-- Dataset extract --
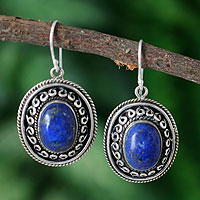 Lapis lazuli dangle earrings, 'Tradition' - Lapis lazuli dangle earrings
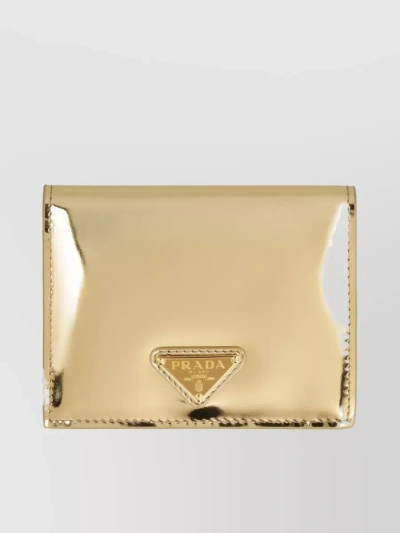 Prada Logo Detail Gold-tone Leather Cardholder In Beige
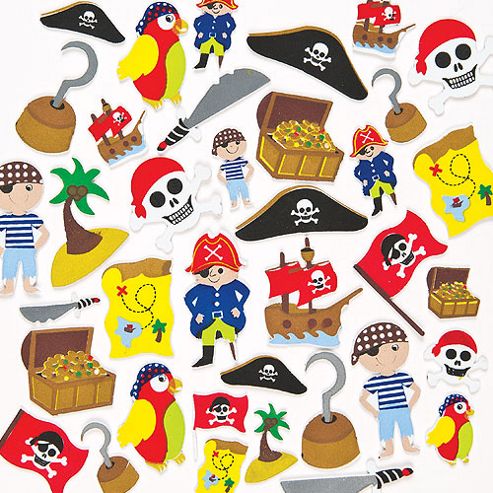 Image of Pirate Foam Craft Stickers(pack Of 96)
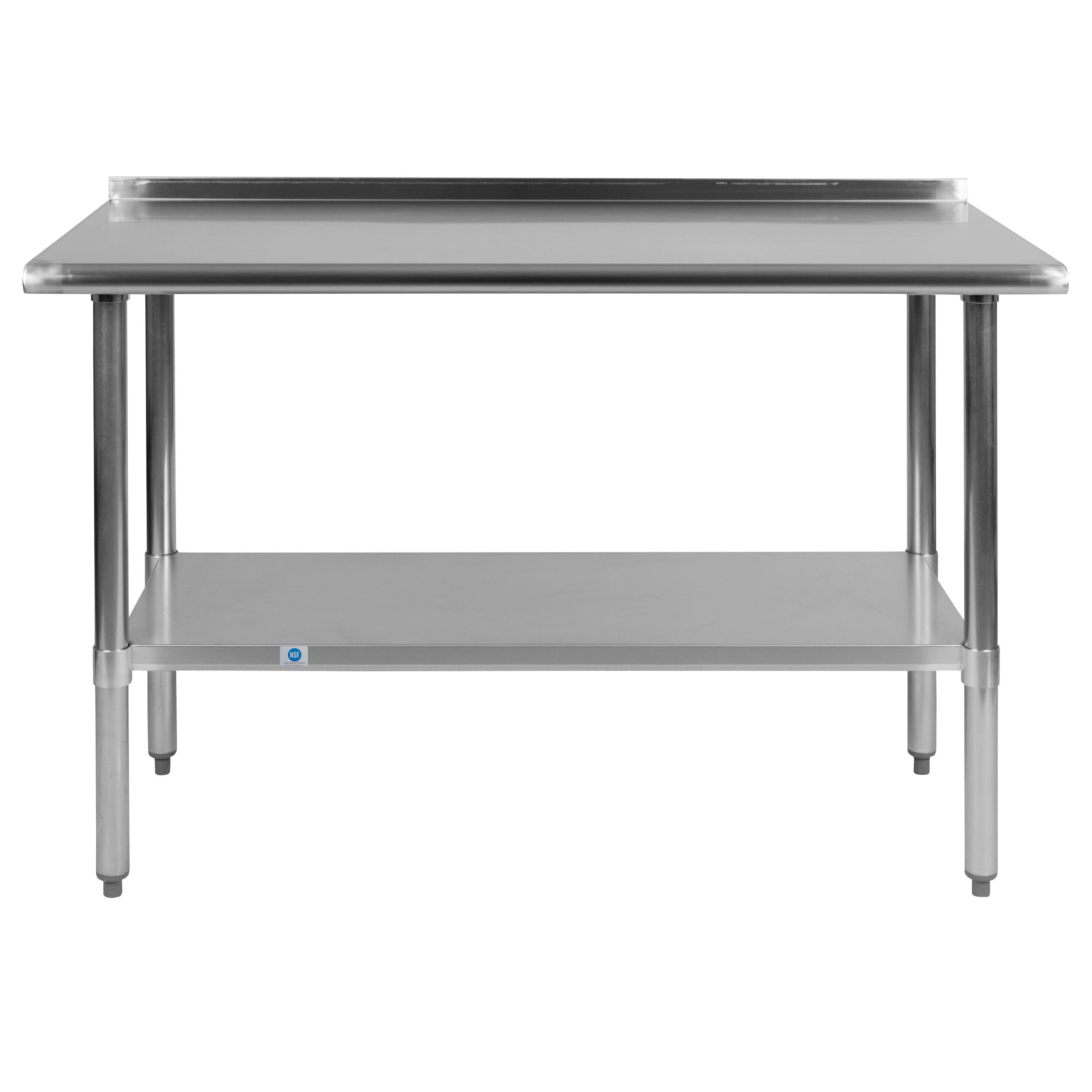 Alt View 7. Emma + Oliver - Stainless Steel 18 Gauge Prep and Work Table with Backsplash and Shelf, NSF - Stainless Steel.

-- Goal of the exercise --
Whenever you reach a picture, pass over it; print all the other material exactly.

-- Response --
 Lapis lazuli dangle earrings, 'Tradition' - Lapis lazuli dangle earrings
 Prada Logo Detail Gold-tone Leather Cardholder In Beige
 Image of Pirate Foam Craft Stickers(pack Of 96)
 Alt View 7. Emma + Oliver - Stainless Steel 18 Gauge Prep and Work Table with Backsplash and Shelf, NSF - Stainless Steel.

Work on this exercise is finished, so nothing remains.